In the wake of the tumultuous league meetings in November of 1885, the Ned Wilson era officially began with the new Century League president adding two new clubs to replace the departed Brooklyn Unions and Boston Pilgrims. Ironically, one of the new clubs would be in Buffalo - where departed Unions owner Miles Bigsby had wanted to place a club. The Buffaloes, as they'd be known, were not owned by Bigsby's crony however and were a respectable addition. The other team, however, was a direct shot in the ongoing war with the Border Association and as such turned out to be a mistake that quickly became obvious.

That second club would be in Canada - directly challenging a market that had thus far been the sole property of the Border Association. The club, the Quebec Frontenacs, was poorly run and poorly staffed. They would limp home in last place with a poor 27-92 record, and then immediately disband without a trace of lamentation from the largely disinterested Quebecois public.

In other CL news, the pennant was won by the Providence Gems, who posted an 88-36 mark, ten games better than the Philadelphia Keystones. The Gothams continued to be a strong contender, finishing third at 70-56, followed by Washington (67-58) and the middling St. Paul Crusaders (60-66). Buffalo was competitive and finished 53-65 in sixth place, followed by Whitney's Chicago Chiefs, who had a poor season and finished in seventh place at 51-75. Providence had picked up Jim Jones from the defunct Brooklyn club (Bigsby's bid to start a third league died in the cradle the previous winter) and he continued to dominate opposing pitchers with a fourth-straight batting title. Baseball writers had dubbed Jones "The Big Steam Engine" as he kept chugging along. He hit .369 and through six full seasons had five batting crowns and a .375 lifetime batting average.

Frank Sobreville, "The Trojan Horse" as he was known (he hailed from Troy, NY) was second in batting, collecting a .363 average for Philly. 26-year-old Freeman Rogers joined the Gems and hit .360 to keep his team mate Jones honest. Chicago's lone bright spot was rookie pitcher Nathan Watters who went 21-15 with a league-best 1.74 ERA. Providence had the two winningest arms in the league in George Payne (30-6, 1.88) and German-import Pretzels Cronauer (29-6, 2.20).

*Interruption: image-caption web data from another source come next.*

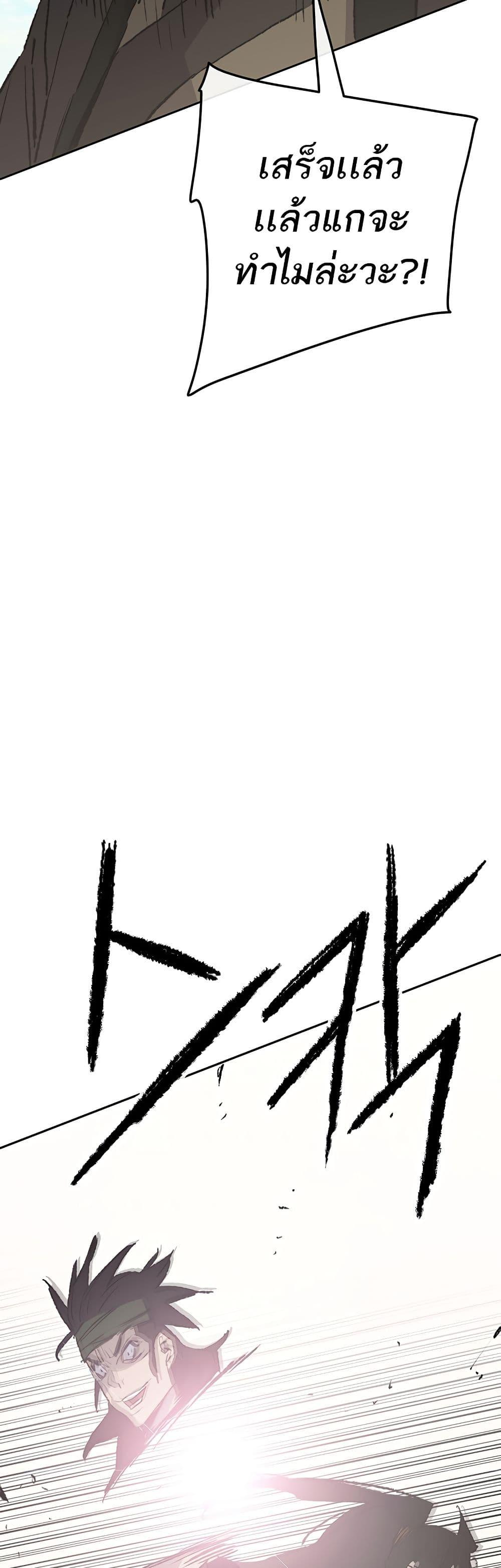 The Undefeatable Swordsman Chap 107 - Next Chap 108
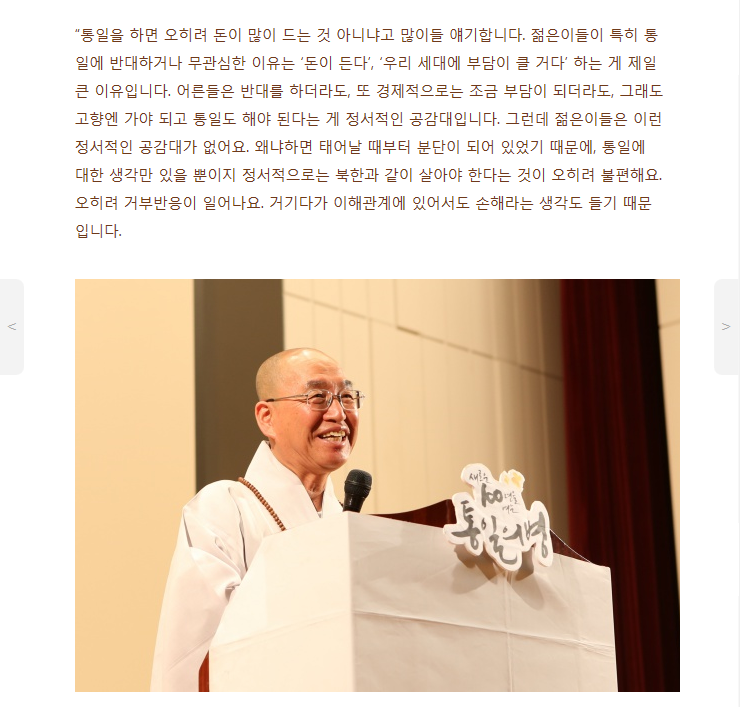 통일에 대한 다른 견해를 가져와봤습니다 | 인스티즈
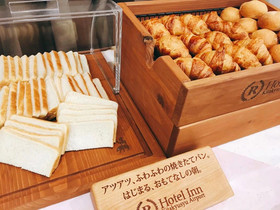 R Hotel Inn Kitakyusyu Airport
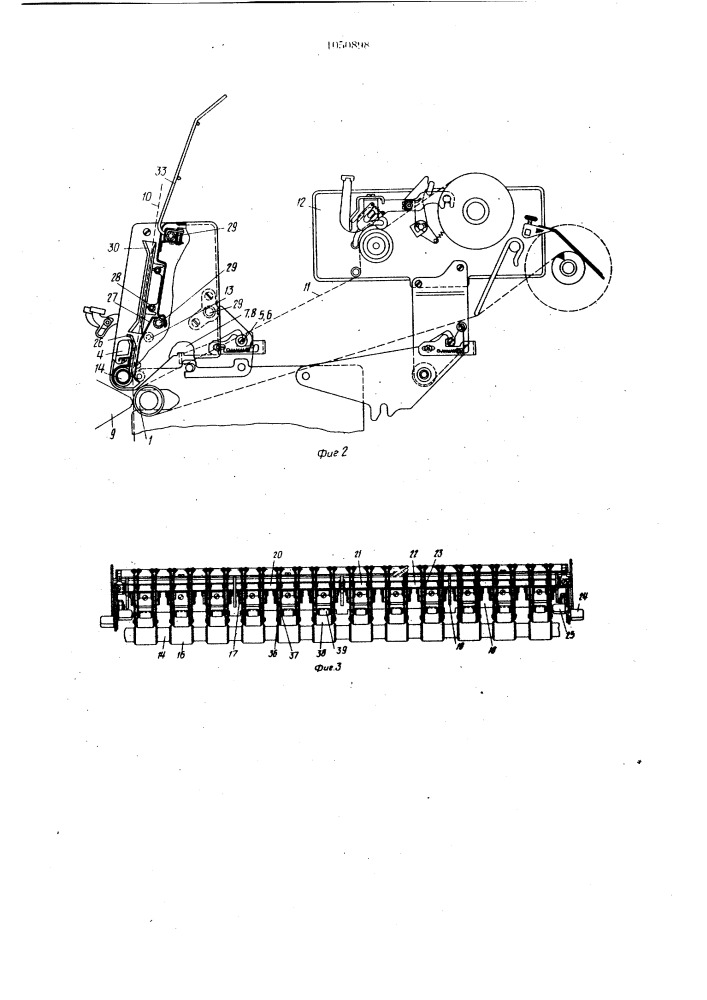 Устройство передней закладки и подачи бланков (патент 1050898)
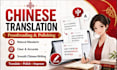 translate polish and improve your chinese content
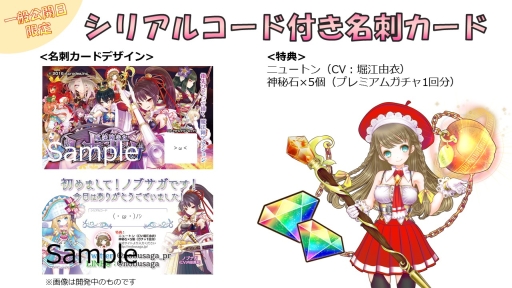 ꡼ No.002Υͥ / ǥTGS 2016˽Ÿˡؾ Υ֥ʥ׸ꥳɤ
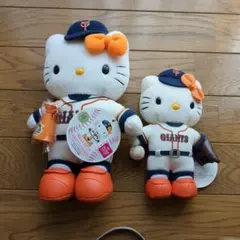 希少【ハローキティ】野球ユニフォーム ぬいぐるみセット - メルカリ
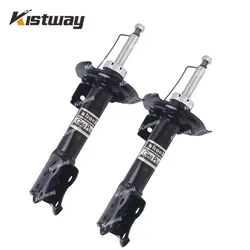 2PCS Front Shock Absorbers Kit For Mercedes Benz W169 A200 A160 A150 W245 B200 A1693201730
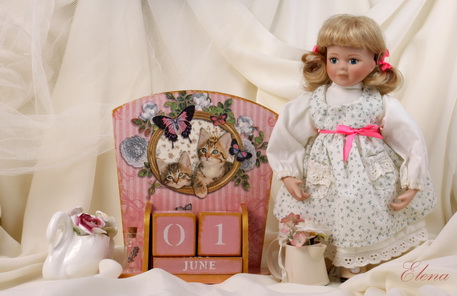 Затишна оселя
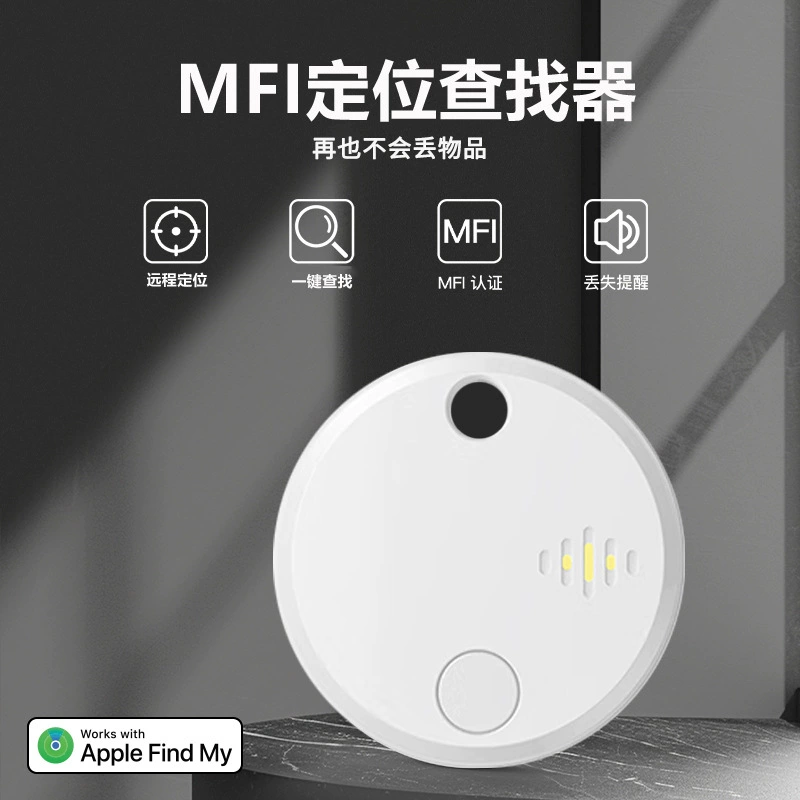 Устройство для отслеживания Findmy F8: трекер для ключей, кошельков, дорожных сумок, с функцией позиционирования и защиты от потери, умный искатель объектов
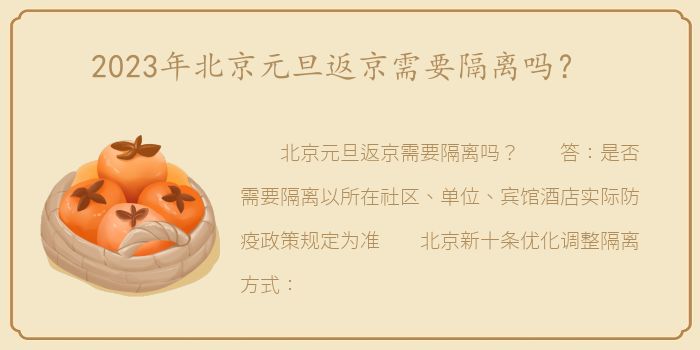 2023年北京元旦返京需要隔离吗？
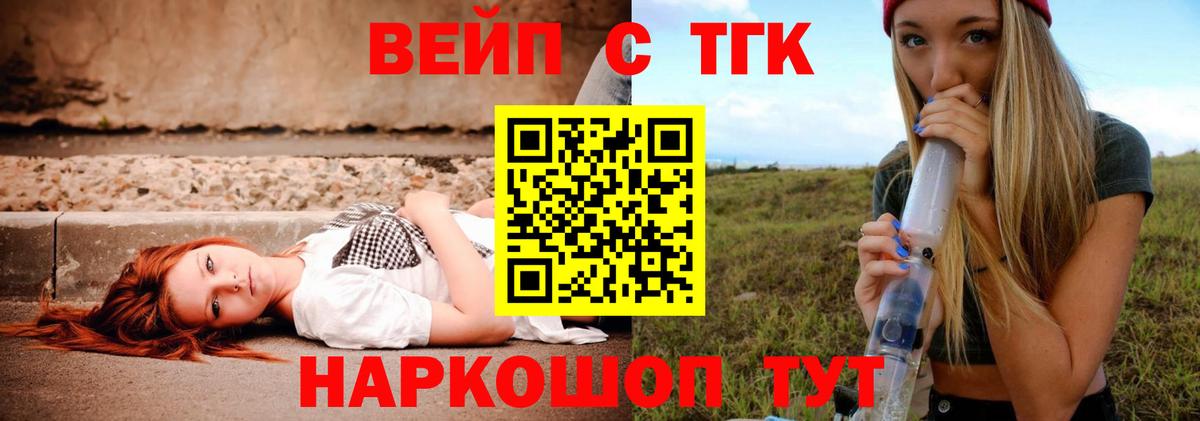 Дистиллят ТГК вейп с тгк  ТГК Wax  Вход с VPN  Калининград 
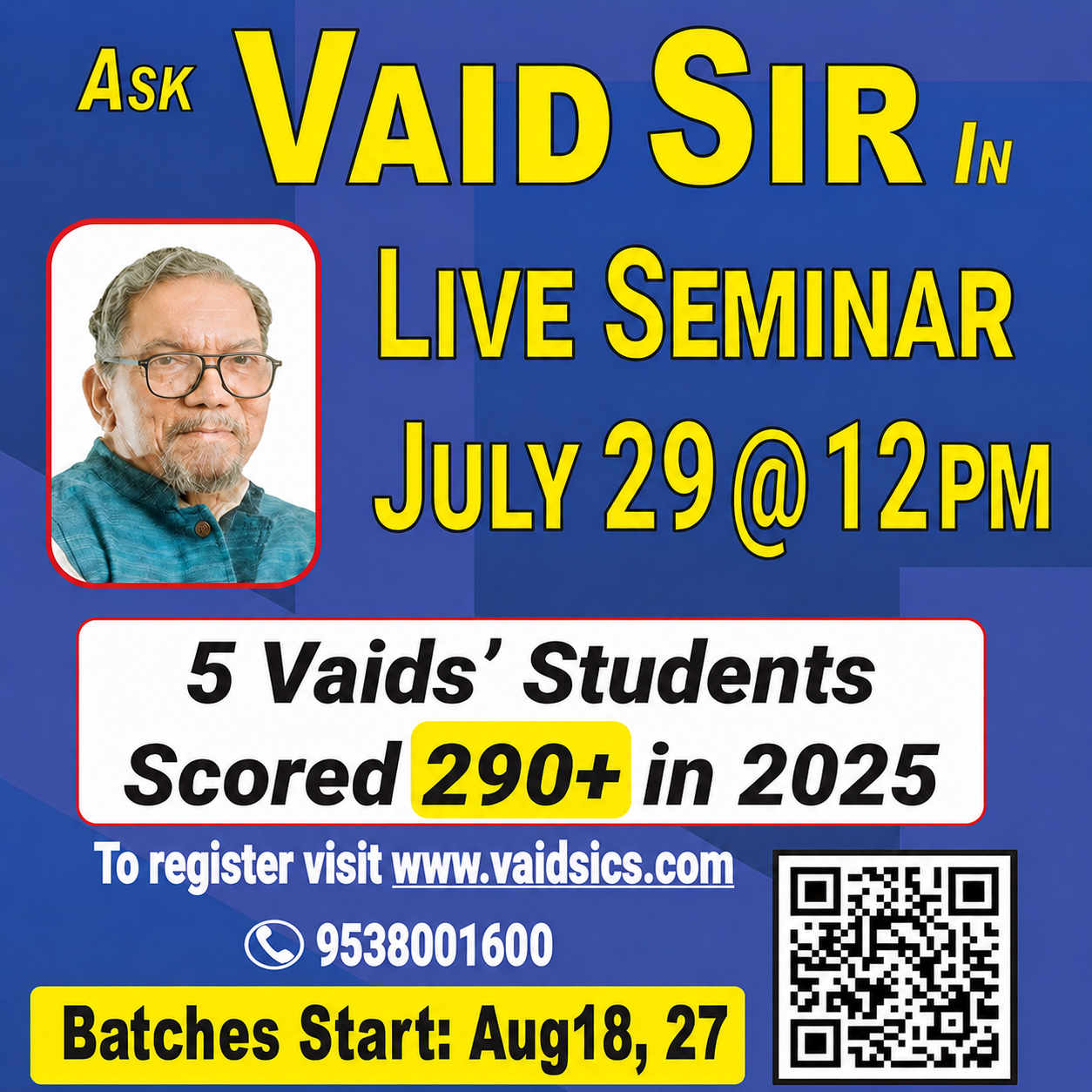 Advertisement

The Border Association, for its part, was not going through the war with the CL unscathed. Border President James Tice of Cincinnati was likewise feeling the heat in the wake of his companions seeing Whitney ousted and thinking their loop might benefit from an "impartial" (or non-owner) President as well. For now Tice was safe, but the sharks were gathering. One of the biggest issues concerned Kansas City. The Western Club was beginning to increasingly suffer from its high operating costs. The club, which debuted in 1883 and finished 2nd, had trended downward ever since, finishing 5th, then 7th and finally bottoming out in last place in '86 - despite having the batting champion in Joe Johnson who hit .402 for the season. With Century League teams looking on with great interest, Johnson would need to be paid to stay in KC... something needed to be done.

Pittsburgh won the pennant with an 88-51 mark, just ahead of Montreal (86-52). Cincinnati was third, followed by St. Louis, Brooklyn, New York and Toronto. Montreal found a terrific young pitcher in 22-year-old New Yorker Clarence Young. He went 31-6 with a 2.14 ERA and struck out 336 batters in 366.2 innings - all were league-leading totals and the winning percentage (.838) and strikeout totals were league records.

But bad news for the Bordermen came soon after the end of the season. With Quebec having folded, CL President Ned Wilson promptly offered the open slot in his league to the Border Association champion Pittsburgh club... and they accepted. This was the first break in the ranks and signaled a new escalation in the "Border War."